-- START OF Entries --

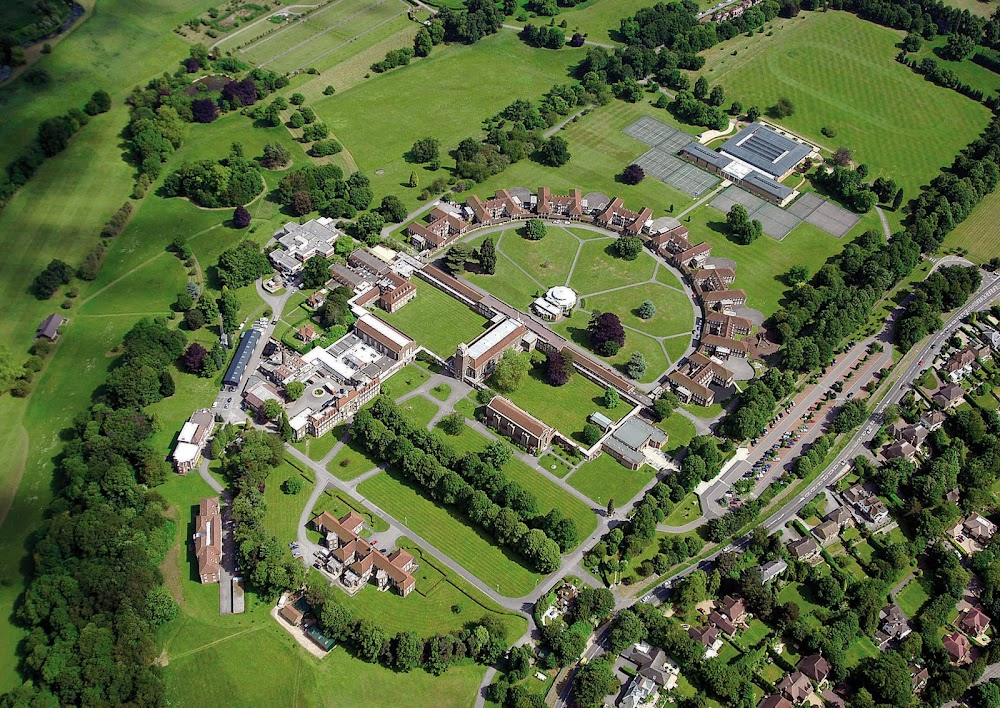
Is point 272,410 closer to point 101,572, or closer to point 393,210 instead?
point 101,572

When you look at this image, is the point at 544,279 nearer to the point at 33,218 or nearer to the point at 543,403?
the point at 543,403

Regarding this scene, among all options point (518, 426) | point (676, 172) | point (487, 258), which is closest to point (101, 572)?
point (518, 426)

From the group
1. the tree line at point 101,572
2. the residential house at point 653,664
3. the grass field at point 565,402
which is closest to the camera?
the tree line at point 101,572

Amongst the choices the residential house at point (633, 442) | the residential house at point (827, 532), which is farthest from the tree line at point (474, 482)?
the residential house at point (827, 532)

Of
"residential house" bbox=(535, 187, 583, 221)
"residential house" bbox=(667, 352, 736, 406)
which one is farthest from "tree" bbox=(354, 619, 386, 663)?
"residential house" bbox=(535, 187, 583, 221)

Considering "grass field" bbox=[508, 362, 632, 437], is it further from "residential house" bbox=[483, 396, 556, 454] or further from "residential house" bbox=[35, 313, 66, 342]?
"residential house" bbox=[35, 313, 66, 342]

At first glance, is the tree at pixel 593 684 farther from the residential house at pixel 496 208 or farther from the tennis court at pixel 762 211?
the tennis court at pixel 762 211
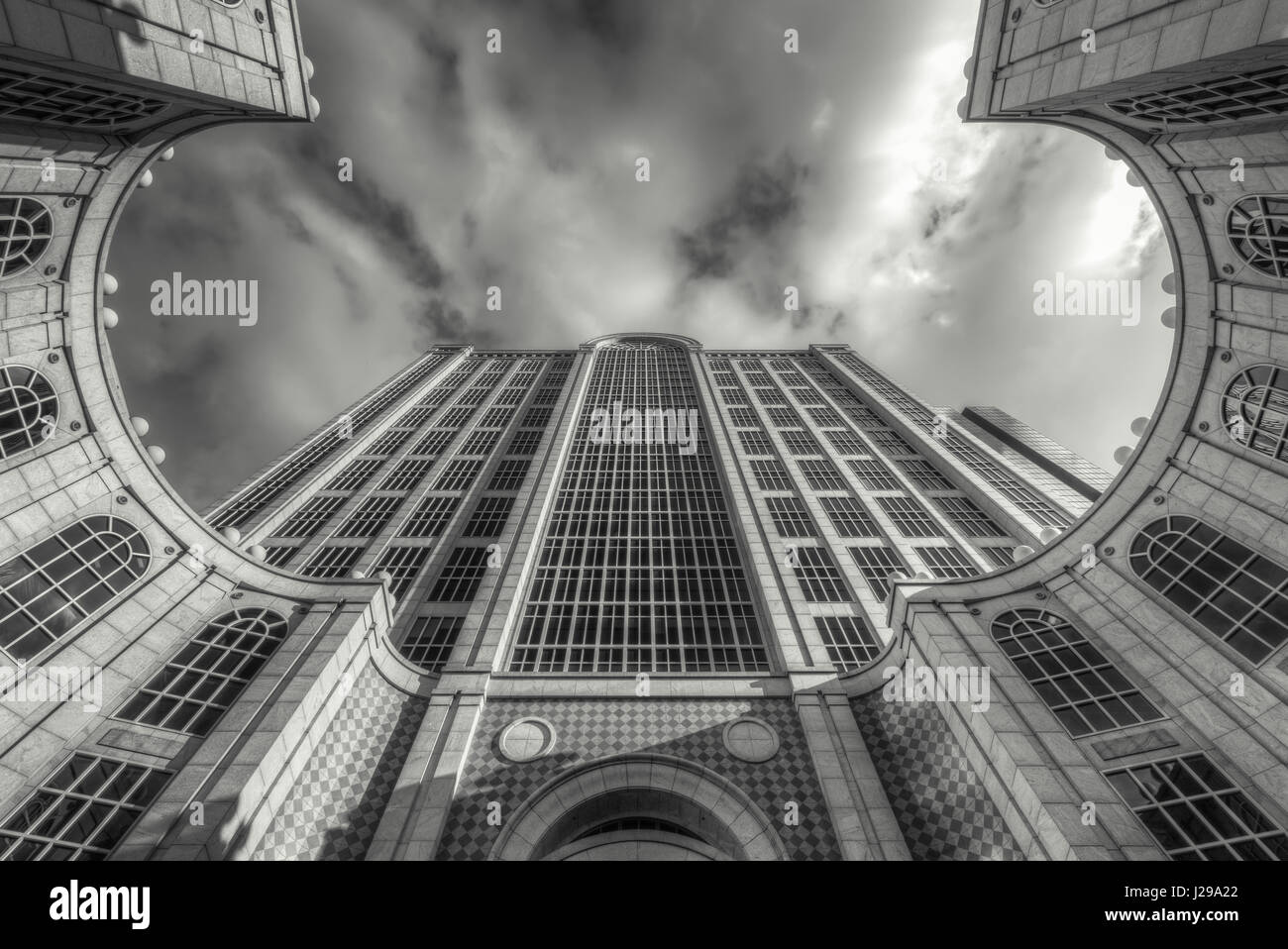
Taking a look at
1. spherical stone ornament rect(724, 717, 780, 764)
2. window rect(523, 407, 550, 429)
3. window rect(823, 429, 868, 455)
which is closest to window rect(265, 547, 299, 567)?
window rect(523, 407, 550, 429)

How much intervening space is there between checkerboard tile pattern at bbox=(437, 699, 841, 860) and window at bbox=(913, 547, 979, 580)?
1834cm

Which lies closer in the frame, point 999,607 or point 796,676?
point 999,607

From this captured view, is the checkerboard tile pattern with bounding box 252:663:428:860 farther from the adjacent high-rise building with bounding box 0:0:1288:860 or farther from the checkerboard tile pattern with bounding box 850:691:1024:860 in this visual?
the checkerboard tile pattern with bounding box 850:691:1024:860

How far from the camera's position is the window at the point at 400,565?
31.0 metres

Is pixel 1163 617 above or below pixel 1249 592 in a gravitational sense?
below

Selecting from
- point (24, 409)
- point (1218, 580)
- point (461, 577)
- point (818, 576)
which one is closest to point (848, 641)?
point (818, 576)

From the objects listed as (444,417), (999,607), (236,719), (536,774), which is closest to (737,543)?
(999,607)

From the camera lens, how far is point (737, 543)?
115 ft

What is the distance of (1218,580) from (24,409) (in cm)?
3160

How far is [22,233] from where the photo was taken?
13109 mm

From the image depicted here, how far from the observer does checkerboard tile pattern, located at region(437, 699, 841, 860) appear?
15195 mm

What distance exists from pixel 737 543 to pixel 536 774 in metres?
21.3
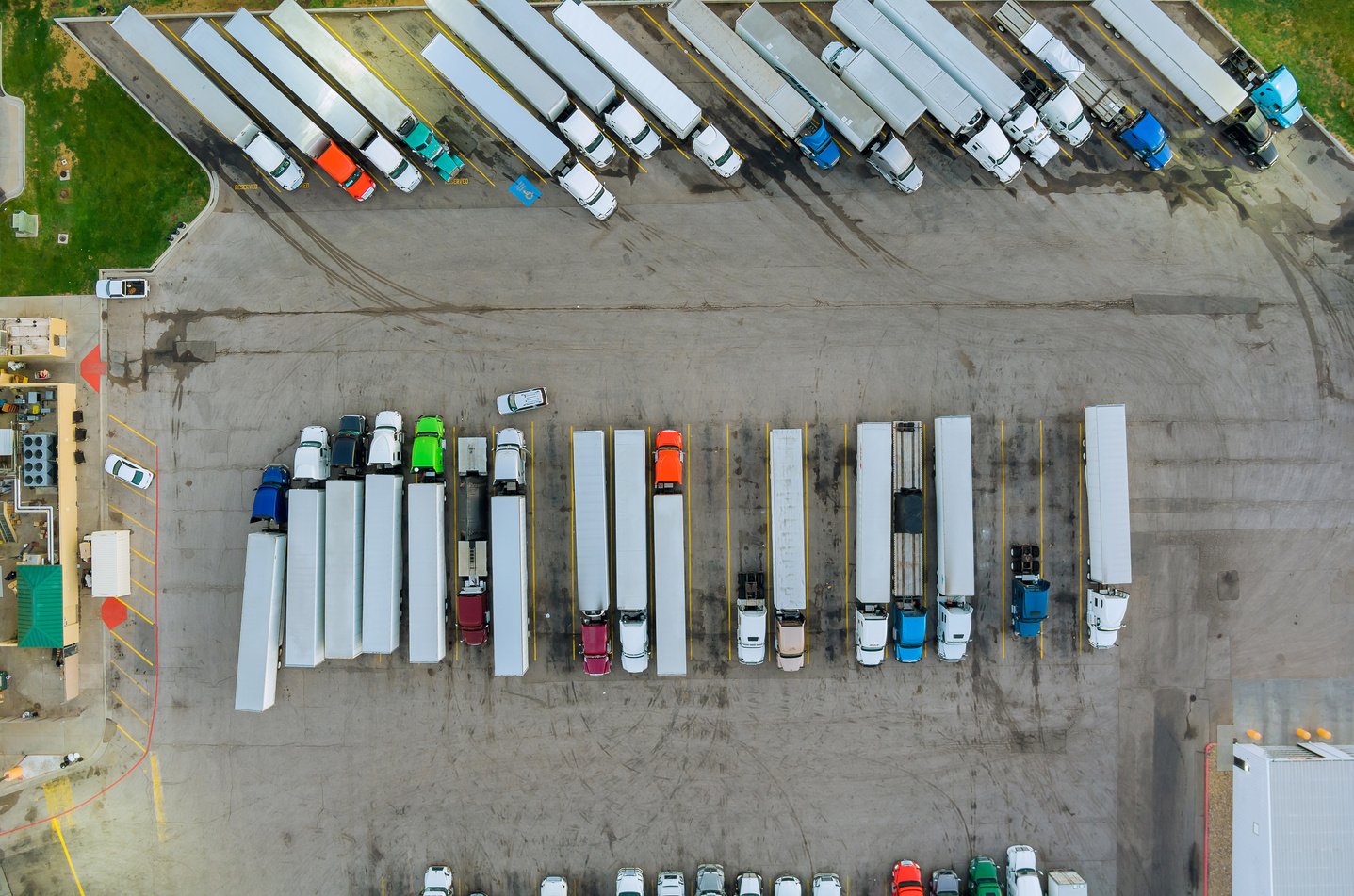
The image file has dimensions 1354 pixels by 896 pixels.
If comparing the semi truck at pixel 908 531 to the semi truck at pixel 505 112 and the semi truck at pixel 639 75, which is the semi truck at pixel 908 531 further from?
the semi truck at pixel 505 112

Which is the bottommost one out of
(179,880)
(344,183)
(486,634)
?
(179,880)

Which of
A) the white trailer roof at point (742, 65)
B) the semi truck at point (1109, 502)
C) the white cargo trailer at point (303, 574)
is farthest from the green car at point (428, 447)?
the semi truck at point (1109, 502)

-- END OF Entries --

Print every line of the items above word for word, leaving out the pictures.

Is point 272,410 closer to point 101,572, or closer to point 393,210 instead?
point 101,572

When you look at this image, is the point at 544,279 nearer to the point at 33,218 or nearer to the point at 543,403?
the point at 543,403

Regarding this scene, among all options point (518, 426) | point (676, 172) | point (487, 258), which is closest to point (101, 572)?
point (518, 426)

From the group
1. the tree line at point 101,572
2. the residential house at point 653,664
3. the grass field at point 565,402
which is closest to the camera?
the tree line at point 101,572

Amongst the choices the residential house at point (633, 442) | the residential house at point (827, 532), which is farthest from the tree line at point (474, 482)?
the residential house at point (827, 532)

Of
"residential house" bbox=(535, 187, 583, 221)
"residential house" bbox=(667, 352, 736, 406)
which one is farthest from "tree" bbox=(354, 619, 386, 663)?
"residential house" bbox=(535, 187, 583, 221)

Considering "grass field" bbox=[508, 362, 632, 437], is it further from "residential house" bbox=[483, 396, 556, 454] or further from "residential house" bbox=[35, 313, 66, 342]?
"residential house" bbox=[35, 313, 66, 342]

At first glance, is the tree at pixel 593 684 farther from the residential house at pixel 496 208 or farther from the tennis court at pixel 762 211?
the tennis court at pixel 762 211
Taking a look at
1. spherical stone ornament rect(724, 717, 780, 764)
2. window rect(523, 407, 550, 429)
3. window rect(823, 429, 868, 455)
which is closest to window rect(265, 547, 299, 567)?
window rect(523, 407, 550, 429)

How much intervening space is there between checkerboard tile pattern at bbox=(437, 699, 841, 860) and window at bbox=(913, 547, 979, 580)?
1834cm

Which lies closer in the frame, point 999,607 or point 796,676?
point 999,607

From this captured view, is the checkerboard tile pattern with bounding box 252:663:428:860 farther from the adjacent high-rise building with bounding box 0:0:1288:860 or farther from the checkerboard tile pattern with bounding box 850:691:1024:860 in this visual?
the checkerboard tile pattern with bounding box 850:691:1024:860

How far from the camera's position is the window at the point at 400,565?
31.0 metres

Is pixel 1163 617 above or below pixel 1249 592 in a gravitational sense?
below

Selecting from
- point (24, 409)
- point (1218, 580)
- point (461, 577)
- point (818, 576)
which one is closest to point (848, 641)?
point (818, 576)

From the objects listed as (444,417), (999,607), (236,719), (536,774), which is closest to (737,543)?
(999,607)

From the camera lens, how far is point (737, 543)?
115 ft

What is the distance of (1218,580) from (24,409) (in cm)?
3160

How far is [22,233] from where the photo was taken?
13109 mm

From the image depicted here, how far from the observer does checkerboard tile pattern, located at region(437, 699, 841, 860) appear?
15195 mm

What distance exists from pixel 737 543 to pixel 536 774 in metres?
21.3
The image file has dimensions 1354 pixels by 896 pixels.
If comparing the semi truck at pixel 908 531 to the semi truck at pixel 505 112 and the semi truck at pixel 639 75, which is the semi truck at pixel 908 531 further from?
the semi truck at pixel 505 112

Which is the bottommost one out of
(179,880)
(344,183)
(486,634)
?
(179,880)

Which of
A) the white trailer roof at point (742, 65)
B) the semi truck at point (1109, 502)
C) the white cargo trailer at point (303, 574)
is farthest from the green car at point (428, 447)?
the semi truck at point (1109, 502)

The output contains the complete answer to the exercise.